Malûm, “4 günlük gezi”nin ilk durağı Kahire idi... Nil Nehri, piramitleri, El Ezher Üniversitesi ve elbette Tahrir Meydanı ile ünlü Kahire...
Kahire’nin, görülmesi gereken hemen her yerini gezme imkânımız oldu... Bugün gazetesi Genel Yayın Yönetmeni Erhan Başyurt, daha önce 1.5-2 yıl Kahire’de kaldığı için, bize iyi bir rehberlik yaptı ve gittiğimiz yerlerin tarihi konusunda açıklayıcı bilgiler verdi.
Yeni Şafak Genel Yayın Yönetmeni Yusuf Ziya Cömert de, Arapça’sıyla, bizlere tercümanlık yaptı... Bu arada, Tunus’tan Libya’ya giderken uçakta “kalp krizi” geçiren, Dr.
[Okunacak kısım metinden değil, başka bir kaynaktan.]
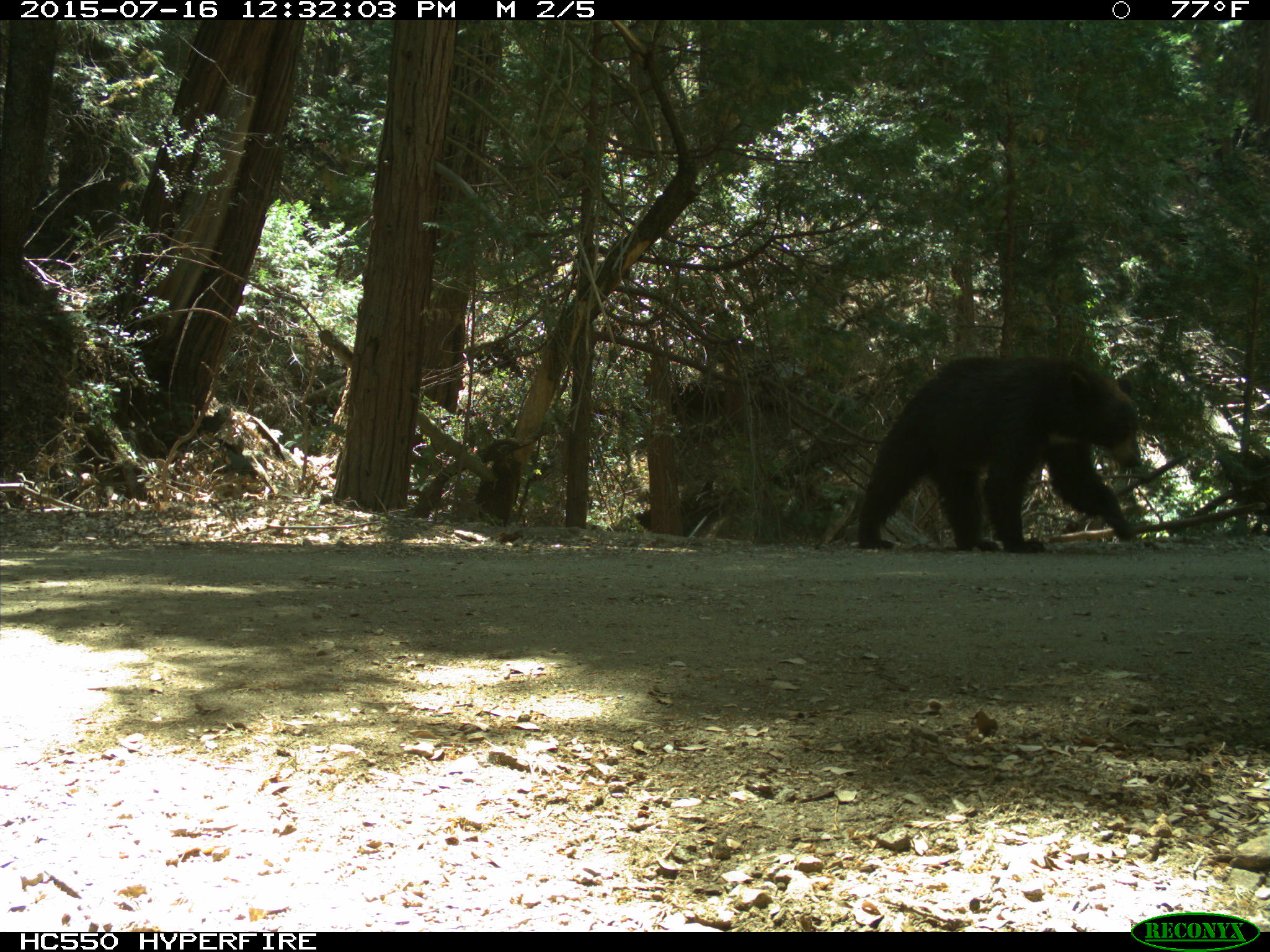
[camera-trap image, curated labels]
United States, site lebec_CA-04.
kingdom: Animalia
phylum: Chordata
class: Mammalia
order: Carnivora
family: Ursidae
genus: Ursus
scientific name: Ursus americanus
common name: american black bear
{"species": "Ursus americanus (american black bear)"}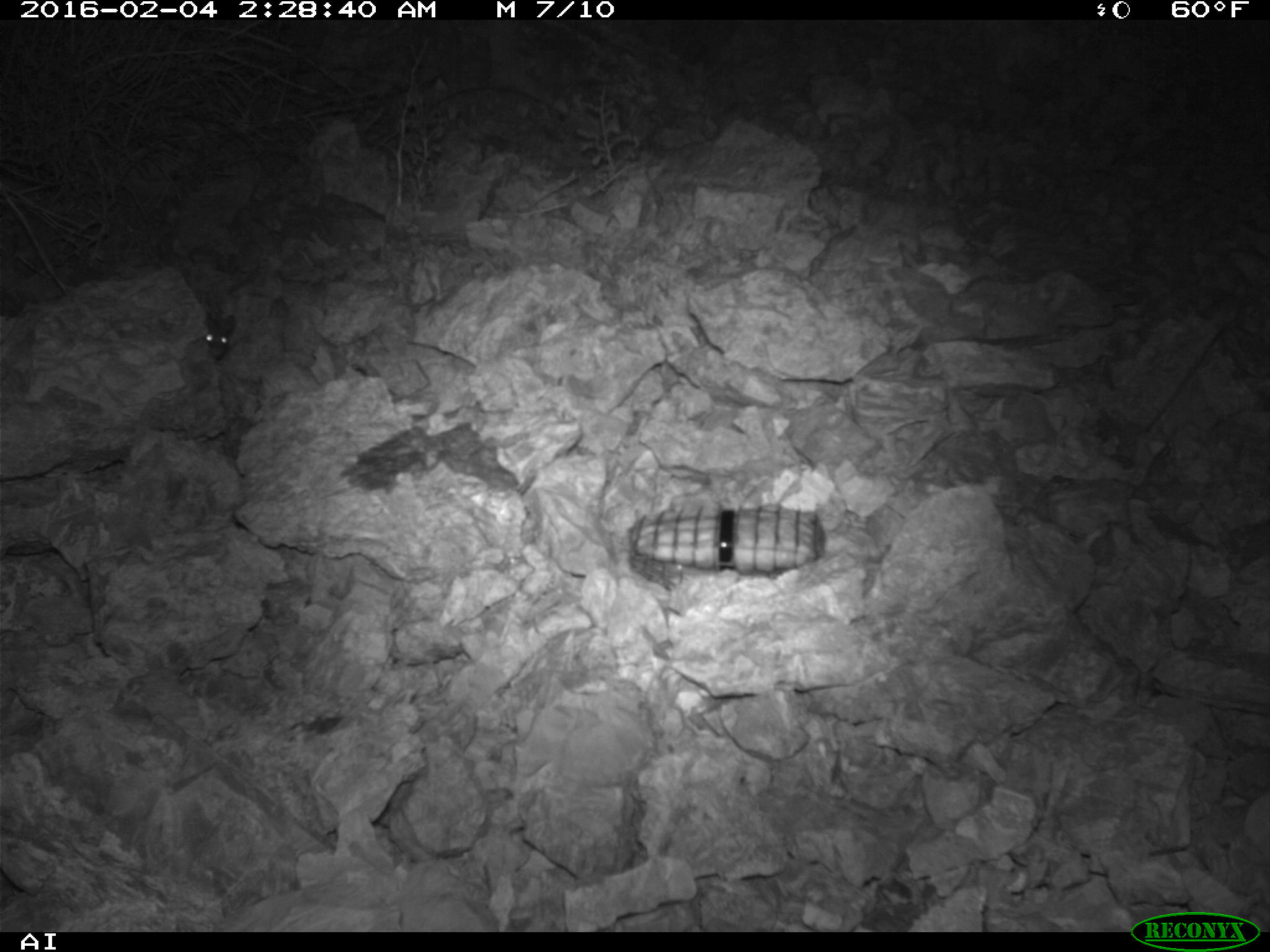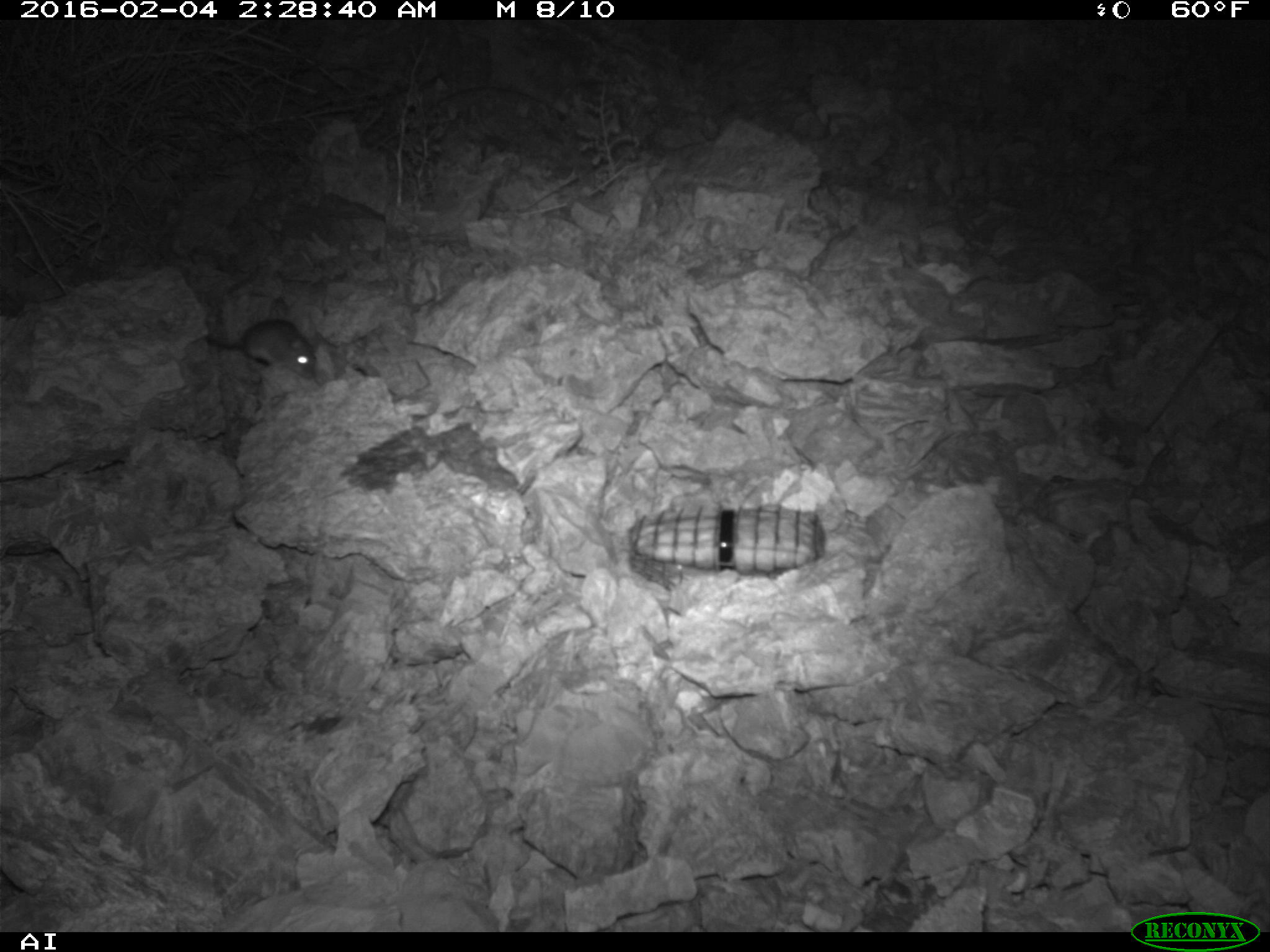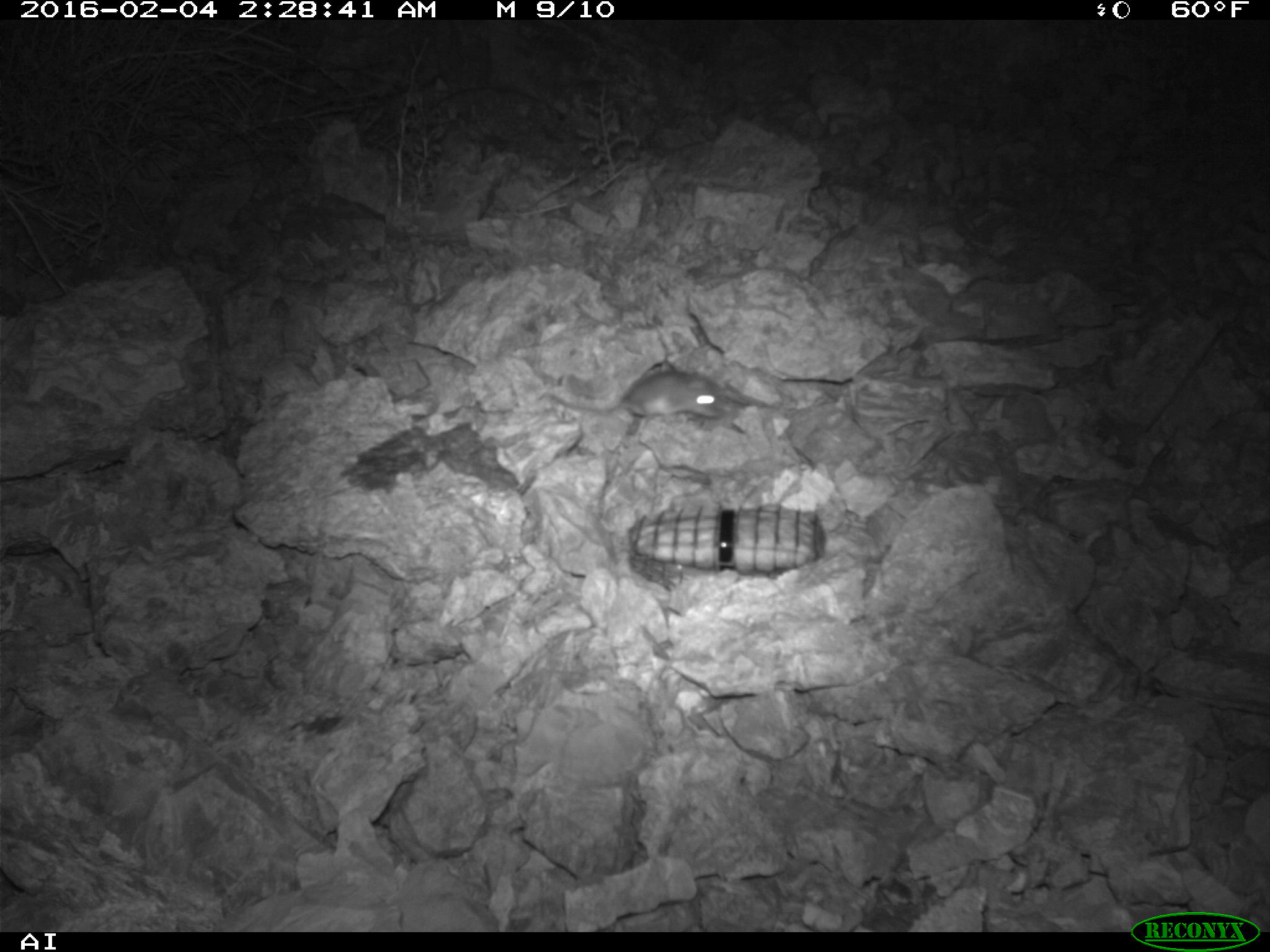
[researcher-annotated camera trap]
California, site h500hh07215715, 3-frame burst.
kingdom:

Koray Gürsel’in teşhisi ve Başbakan Erdoğan’ın yerinde müdahalesiyle anında uçaktan indirilip Tunus Askeri Hastanesi’ne kaldırılan ve burada bir damarına stent takılıp sağlığına kavuşan Yusuf Ziya Cömert’e büyük geçmiş olsun diyorum... İnşallah bugün taburcu olup, Türkiye’ye dönecek... Kendisiyle görüştüm, durumu gayet iyi...
Kahire’ye inince; önce Nil Nehri’nin etrafında dolaştık... Nil; bir nehir değil, adeta deniz gibi... Mısır’a gerçekten hayat veriyor.
20 MİLYONLUK ŞEHİR
Ama, şu da var:
Mısır halkı, Nil’e gereken önemi ve özeni göstermiyor... Zaman zaman kendi aramızda konuşurken dedik ki; “AK Partili bir Belediye Başkanı Kahire’nin Belediye Başkanı olsa; ne Nil’de kirlilik olurdu, ne de şehirde... Burası, pırıl pırıl bir şehir olurdu.”
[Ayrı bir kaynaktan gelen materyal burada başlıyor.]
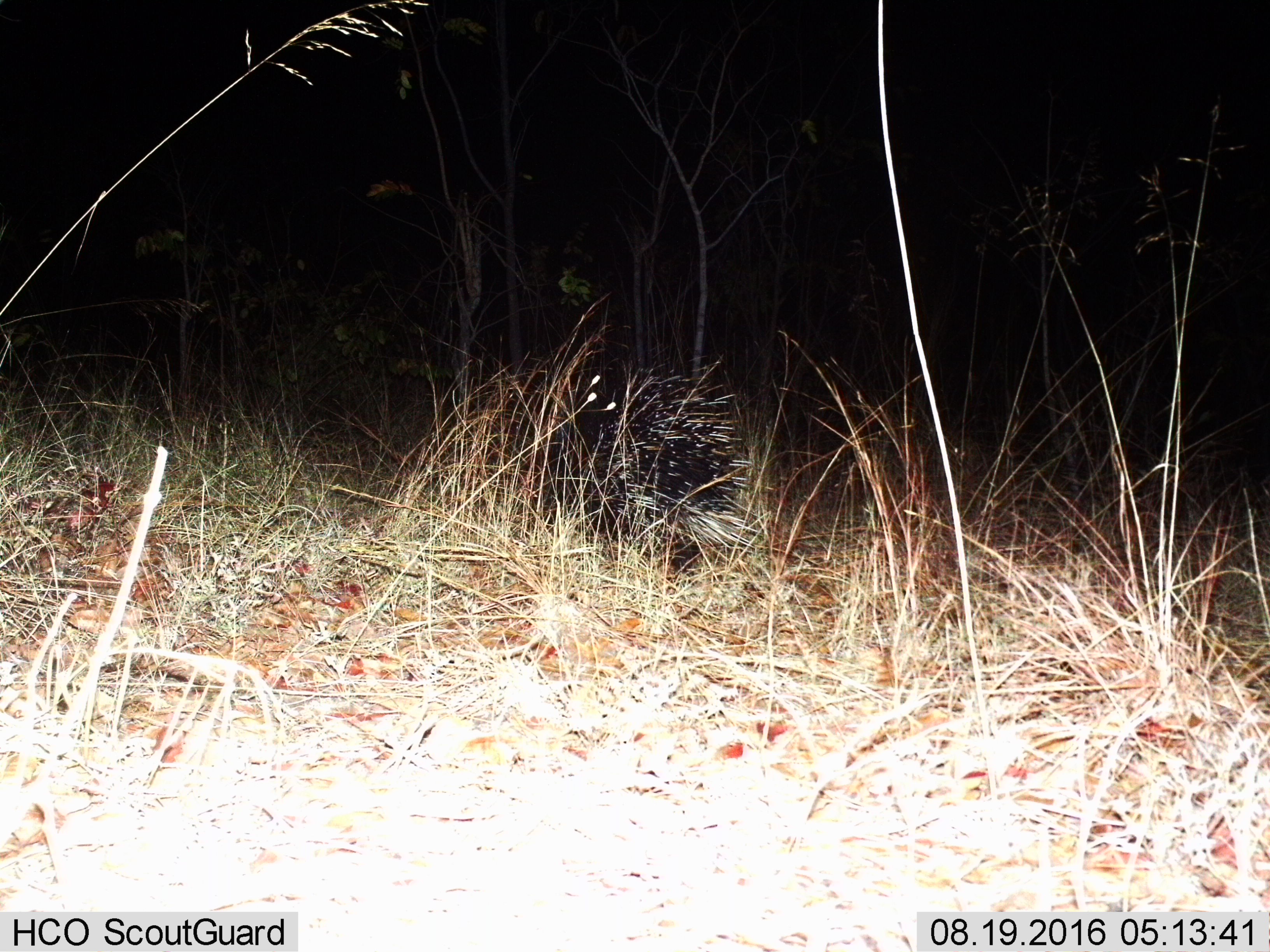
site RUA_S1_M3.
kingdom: Animalia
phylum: Chordata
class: Mammalia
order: Rodentia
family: Hystricidae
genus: Hystrix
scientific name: Hystrix cristata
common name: crested porcupine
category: porcupine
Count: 1.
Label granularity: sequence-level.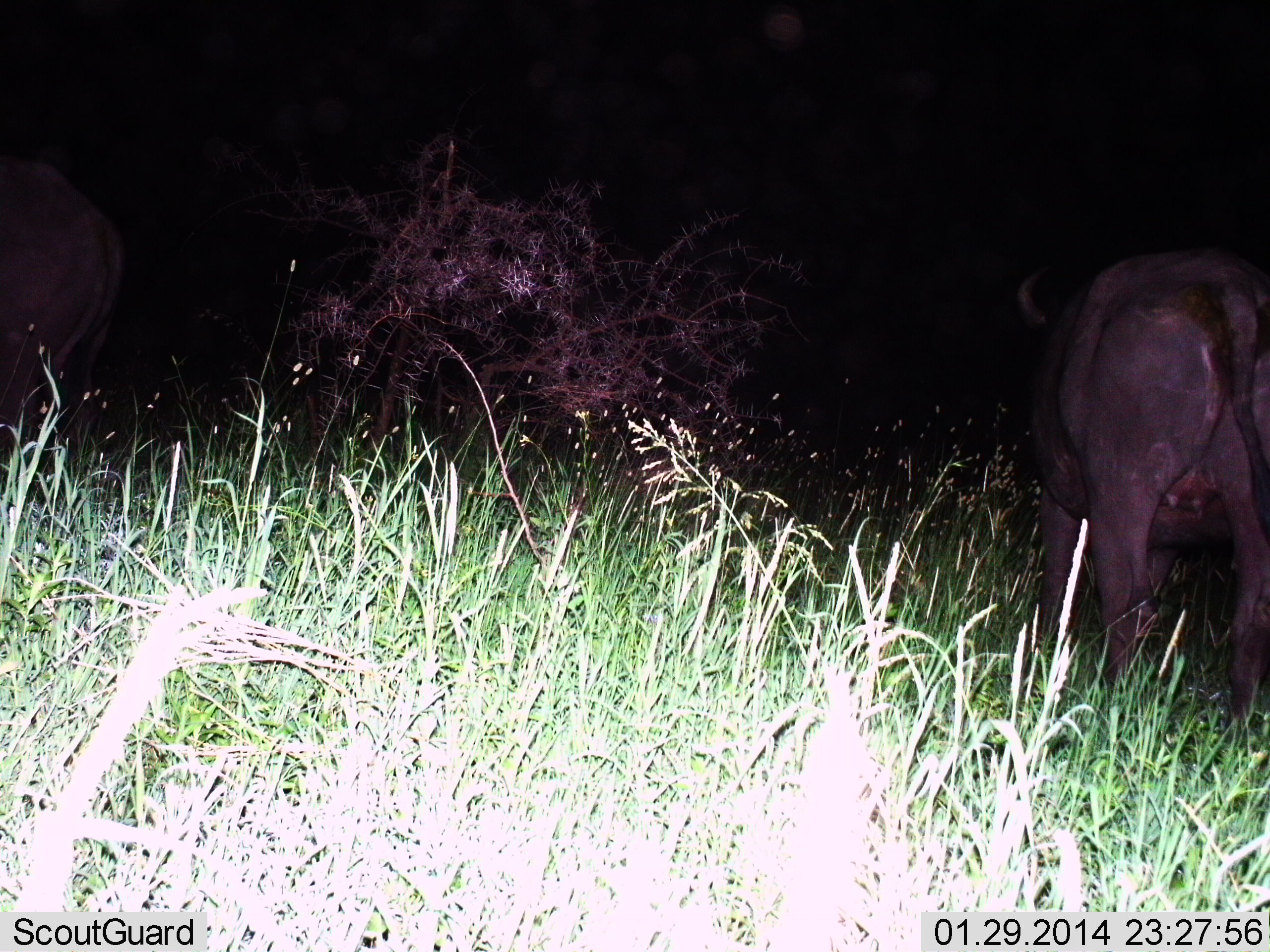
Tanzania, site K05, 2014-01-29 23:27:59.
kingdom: Animalia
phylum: Chordata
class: Mammalia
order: Artiodactyla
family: Bovidae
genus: Syncerus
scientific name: Syncerus caffer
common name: cape buffalo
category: buffalo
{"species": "buffalo (cape buffalo) (Syncerus caffer)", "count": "2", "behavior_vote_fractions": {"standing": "70%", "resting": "0%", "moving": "10%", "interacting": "0%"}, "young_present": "0%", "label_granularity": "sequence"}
Aslında, koskoca Kahire’ye “bir belediye başkanı” da yetmez... Çünkü, Kahire’nin nüfusu 20 milyon civarında... Mısır nüfusunun 81 milyon olduğu düşünülürse, halkın dörtte biri Kahire’de yaşıyor demek...
Bir ara, şöyle bir espri de yaptık: Hani, Başbakan Tayyip Erdoğan, milletvekilliği süresini “3 dönem”le sınırladı ve 3 dönemden sonra dinleneceğini söyledi ya; kendi aramızda dedik ki;
“Sayın Başbakan, 3 dönemden sonra illâ da dinlenmek istiyorsa; gelsin Mısır’dan, Tunus’tan veya Libya’dan aday olsun... Bir dönemi buralarda geçirsin... O zaman buralar şantiyeye döner!”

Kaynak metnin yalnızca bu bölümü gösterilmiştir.